Analyst: Nigeria on the Cusp of a Debt Crisis, But Loans From China Not to Blame

The Nigerian Debt Management Office on Monday revealed that it has $5.8 billion of borrowed money on its books that it hasn’t disbursed. This prompted new worries among some financial analysts that the actual debt-to-GDP ratio has surpassed 100%, meaning that the country has taken on so much debt that it now needs to borrow more just to service those loans.

But the $8.4 billion in project-tied concessional loans from China is not the problem, according to Nnamdi Nwizu, Co-Managing Partner at Commercio Partner in an interview on CNBC Africa yesterday. Those concessional loans from the Chinese and multilateral lenders are much better than costlier Eurobond debt, he added.

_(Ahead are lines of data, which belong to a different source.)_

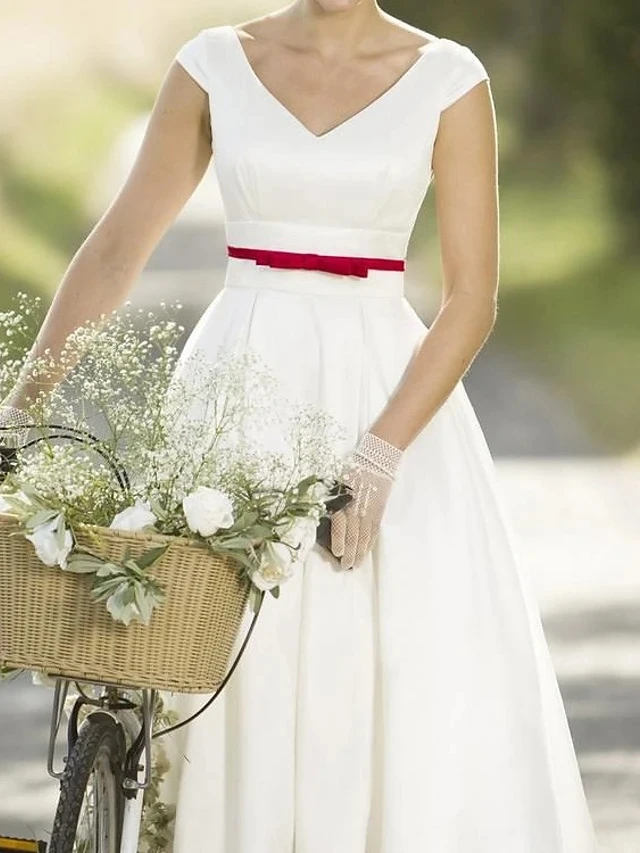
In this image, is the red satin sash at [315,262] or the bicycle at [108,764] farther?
the red satin sash at [315,262]

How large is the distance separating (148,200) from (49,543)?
102 centimetres

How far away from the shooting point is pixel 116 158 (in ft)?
53.6

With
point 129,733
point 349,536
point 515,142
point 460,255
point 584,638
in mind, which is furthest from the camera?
point 515,142

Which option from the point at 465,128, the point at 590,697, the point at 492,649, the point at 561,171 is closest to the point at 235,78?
the point at 465,128

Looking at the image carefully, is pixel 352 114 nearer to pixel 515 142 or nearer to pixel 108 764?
pixel 108 764

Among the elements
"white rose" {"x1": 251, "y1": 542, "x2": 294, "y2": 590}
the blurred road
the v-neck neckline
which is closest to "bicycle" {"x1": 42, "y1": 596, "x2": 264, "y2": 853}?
"white rose" {"x1": 251, "y1": 542, "x2": 294, "y2": 590}

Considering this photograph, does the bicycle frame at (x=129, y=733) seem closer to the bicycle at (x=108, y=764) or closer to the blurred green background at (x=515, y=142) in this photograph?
the bicycle at (x=108, y=764)

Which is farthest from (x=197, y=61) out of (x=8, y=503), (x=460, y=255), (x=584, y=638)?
(x=584, y=638)

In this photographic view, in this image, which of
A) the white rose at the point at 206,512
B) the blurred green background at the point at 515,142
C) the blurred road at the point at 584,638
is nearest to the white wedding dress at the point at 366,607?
the white rose at the point at 206,512

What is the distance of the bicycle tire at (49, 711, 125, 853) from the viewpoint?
3.31 meters

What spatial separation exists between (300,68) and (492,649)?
1010mm

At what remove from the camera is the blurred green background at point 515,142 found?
1619cm

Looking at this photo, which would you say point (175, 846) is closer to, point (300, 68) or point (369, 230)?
point (369, 230)

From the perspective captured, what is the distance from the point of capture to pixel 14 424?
3617 mm
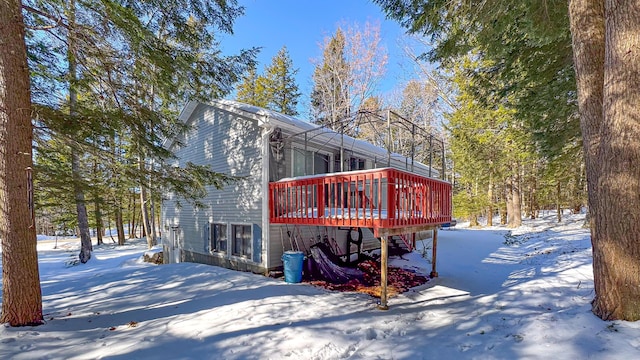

Nwizu went on to provide a clear explanation for what he sees as a critical challenge facing Nigeria as it tries to manage potentially dangerous levels of debt:

From 2014 to 2020 Nigeria’s debts have almost tripled from about N11.2 trillion to about N32 trillion, so debt is really a cause for concern especially considering the rate of increase. 

Then’s there’s another N10 trillion that the central revealed is undisbursed. This will put us at N42 trillion and if you look at that, we’re basically at 40% debt-to-GDP ratio. And if we are to drill further down looking at debt service-to-revenue, we’re roughly at 92%. If we are to go by the ratio we’ve seen so far with regards to actual revenues versus budgeted revenues, which typically has been about 60%, we might now be about 100% debt service-to-revenue which means that we are really borrowing to service debt.

Watch the full interview on CNBC Africa’s website.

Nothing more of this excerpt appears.